How do home-schooled kids do as adults?

Really well, according to a study of Canadian home-schooled adults:

Despite what many might believe, a vast majority of home-schooled children say they have plenty of opportunities for socialization with other children and, as adults, come to excel in all measured areas of adult life, according to a new study.

The study, released this month by the Canadian Centre for Home Education (CCHE), surveyed young adults in Canada whose parents responded to a 1994 study on home education.
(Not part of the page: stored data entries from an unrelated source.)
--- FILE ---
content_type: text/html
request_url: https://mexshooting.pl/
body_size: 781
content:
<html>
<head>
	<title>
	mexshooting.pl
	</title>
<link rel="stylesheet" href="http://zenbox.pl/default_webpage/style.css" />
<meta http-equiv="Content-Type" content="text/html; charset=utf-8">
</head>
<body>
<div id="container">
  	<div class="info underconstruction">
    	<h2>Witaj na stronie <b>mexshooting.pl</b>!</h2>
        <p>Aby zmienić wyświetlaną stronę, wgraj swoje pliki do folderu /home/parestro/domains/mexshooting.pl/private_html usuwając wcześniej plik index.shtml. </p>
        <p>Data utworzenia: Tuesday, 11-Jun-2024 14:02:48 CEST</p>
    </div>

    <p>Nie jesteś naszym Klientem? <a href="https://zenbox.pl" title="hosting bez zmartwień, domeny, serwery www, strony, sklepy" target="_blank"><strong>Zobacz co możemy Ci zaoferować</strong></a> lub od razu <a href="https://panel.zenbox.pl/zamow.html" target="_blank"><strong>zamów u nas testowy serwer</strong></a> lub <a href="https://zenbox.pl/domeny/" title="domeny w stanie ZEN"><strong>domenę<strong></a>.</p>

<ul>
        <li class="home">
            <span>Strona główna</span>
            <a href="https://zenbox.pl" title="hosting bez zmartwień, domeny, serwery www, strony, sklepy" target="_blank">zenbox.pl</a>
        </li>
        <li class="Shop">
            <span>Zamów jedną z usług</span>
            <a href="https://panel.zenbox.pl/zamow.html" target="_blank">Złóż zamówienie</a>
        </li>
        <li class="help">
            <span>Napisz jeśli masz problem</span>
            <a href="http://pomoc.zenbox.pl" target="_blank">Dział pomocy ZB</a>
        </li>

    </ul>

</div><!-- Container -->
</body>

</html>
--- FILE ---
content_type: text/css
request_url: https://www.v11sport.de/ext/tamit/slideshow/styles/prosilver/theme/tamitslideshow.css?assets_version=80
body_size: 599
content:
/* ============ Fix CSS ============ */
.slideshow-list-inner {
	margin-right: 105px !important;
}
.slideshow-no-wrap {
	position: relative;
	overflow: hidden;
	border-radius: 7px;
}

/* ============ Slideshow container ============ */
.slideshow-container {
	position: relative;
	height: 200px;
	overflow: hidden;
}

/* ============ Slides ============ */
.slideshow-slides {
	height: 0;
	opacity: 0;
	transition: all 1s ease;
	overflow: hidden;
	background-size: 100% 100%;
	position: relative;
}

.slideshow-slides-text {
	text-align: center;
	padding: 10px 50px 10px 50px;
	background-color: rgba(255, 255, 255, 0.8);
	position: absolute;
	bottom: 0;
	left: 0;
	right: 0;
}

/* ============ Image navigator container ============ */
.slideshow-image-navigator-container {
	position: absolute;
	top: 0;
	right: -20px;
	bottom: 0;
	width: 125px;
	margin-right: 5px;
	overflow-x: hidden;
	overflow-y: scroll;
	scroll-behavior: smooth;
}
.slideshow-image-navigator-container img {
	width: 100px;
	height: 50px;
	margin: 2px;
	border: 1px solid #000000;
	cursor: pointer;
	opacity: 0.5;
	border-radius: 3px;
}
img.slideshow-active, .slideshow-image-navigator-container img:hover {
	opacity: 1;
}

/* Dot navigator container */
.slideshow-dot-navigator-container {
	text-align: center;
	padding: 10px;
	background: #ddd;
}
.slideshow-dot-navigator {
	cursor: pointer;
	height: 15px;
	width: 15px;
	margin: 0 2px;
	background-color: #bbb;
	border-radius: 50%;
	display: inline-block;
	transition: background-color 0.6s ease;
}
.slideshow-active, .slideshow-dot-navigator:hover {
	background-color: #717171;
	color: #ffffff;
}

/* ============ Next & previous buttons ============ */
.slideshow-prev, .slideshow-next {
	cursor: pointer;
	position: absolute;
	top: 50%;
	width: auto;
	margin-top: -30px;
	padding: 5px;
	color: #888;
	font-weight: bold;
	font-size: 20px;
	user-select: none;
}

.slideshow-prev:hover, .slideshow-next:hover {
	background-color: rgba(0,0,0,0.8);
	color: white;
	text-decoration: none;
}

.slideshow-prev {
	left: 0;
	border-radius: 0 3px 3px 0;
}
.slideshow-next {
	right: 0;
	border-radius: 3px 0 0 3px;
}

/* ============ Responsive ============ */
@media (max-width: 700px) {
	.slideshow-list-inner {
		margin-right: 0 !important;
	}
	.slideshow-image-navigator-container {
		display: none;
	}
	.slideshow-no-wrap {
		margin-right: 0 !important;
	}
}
Ranging in age from 15 to 34, the study’s participants answered questions on a variety of topics with comparable data from Statistics Canada.

The results, according to CCHE, were “astounding.”

“In terms of income, education, entrepreneurial endeavors, involvement in their community, and all the other characteristics measured, home-educated adults not only excel, but also make meaningful contributions to their communities,” commented CCHE president Paul Faris. “They are the type of neighbors we all want.”

When measured against the Canadian average, home-educated adults were more socially engaged and almost twice as likely to have voted in a federal election.

Average income, meanwhile, was higher with more sources of investment income and self employment, and no cases of government support as the primary source of income.

Home-educated adults were also happier in their work and their lives in general, with 97.2 percent saying they were fairly or very happy with their lives, compared to 95.4 percent of all Canadians surveyed in the General Social Survey of Canada of 2003.

“Overall, homeschooling graduates appear to be very content with the education they received, as well as being happier and more satisfied with their work and life than similarly aged Canadians, and, indeed, young citizens of other countries,” researchers noted in their report, titled “Fifteen Years Later: Home-Educated Canadian Adults.”

When reflecting on the value of being home educated, most study participants felt that it was an advantage in their adult life.

Go here for the full study.

Why do you think home-schooled kids have these advantages when they grow up?

Sweden seizes home-schooled child

The Christian Telegraph reports that Swedish government seizes child from home schooling family:

A Christian home schooling family could permanently lose custody of their only child simply because they home-school, reports LifeSiteNews.com. . . .

Swedish authorities forcibly removed Dominic Johansson from his parents, Christer and Annie Johansson, in June of last year from a plane they had boarded to move to Annie’s home country of India. The officials did not have a warrant nor have they charged the Johanssons with any crime. The officials seized the child because they believe home schooling is an inappropriate way to raise a child and insist the government should raise Dominic instead.

“It’s one of the most disgraceful abuses of power we have ever witnessed,” said HSLDA [Homeschool Legal Defense Association] attorney Mike Donnelly. “The Swedish government says it is exercising its authority under the U.N. Convention on the Rights of the Child in their unnecessary break up of this family. In addition, the Swedish Parliament is considering an essential ban on home schooling. We have heard that other home-schooling families in Sweden are having more difficulty with local officials. We fear that all home-schooling families in that country are at risk.”

Swedish social services initially limited visitation to the child to two hours per week but now have curtailed that to one hour every fifth week and no visit at all for Christmas because the social workers will be on vacation.

On Dec. 17, a Swedish court ruled in Johansson v. Gotland Social Services that the government was within its rights to seize the child. They cited the fact that Dominic had not been vaccinated as a reason to remove him permanently from his parents and also claimed that home-schoolers do not perform well academically and are not well socialized.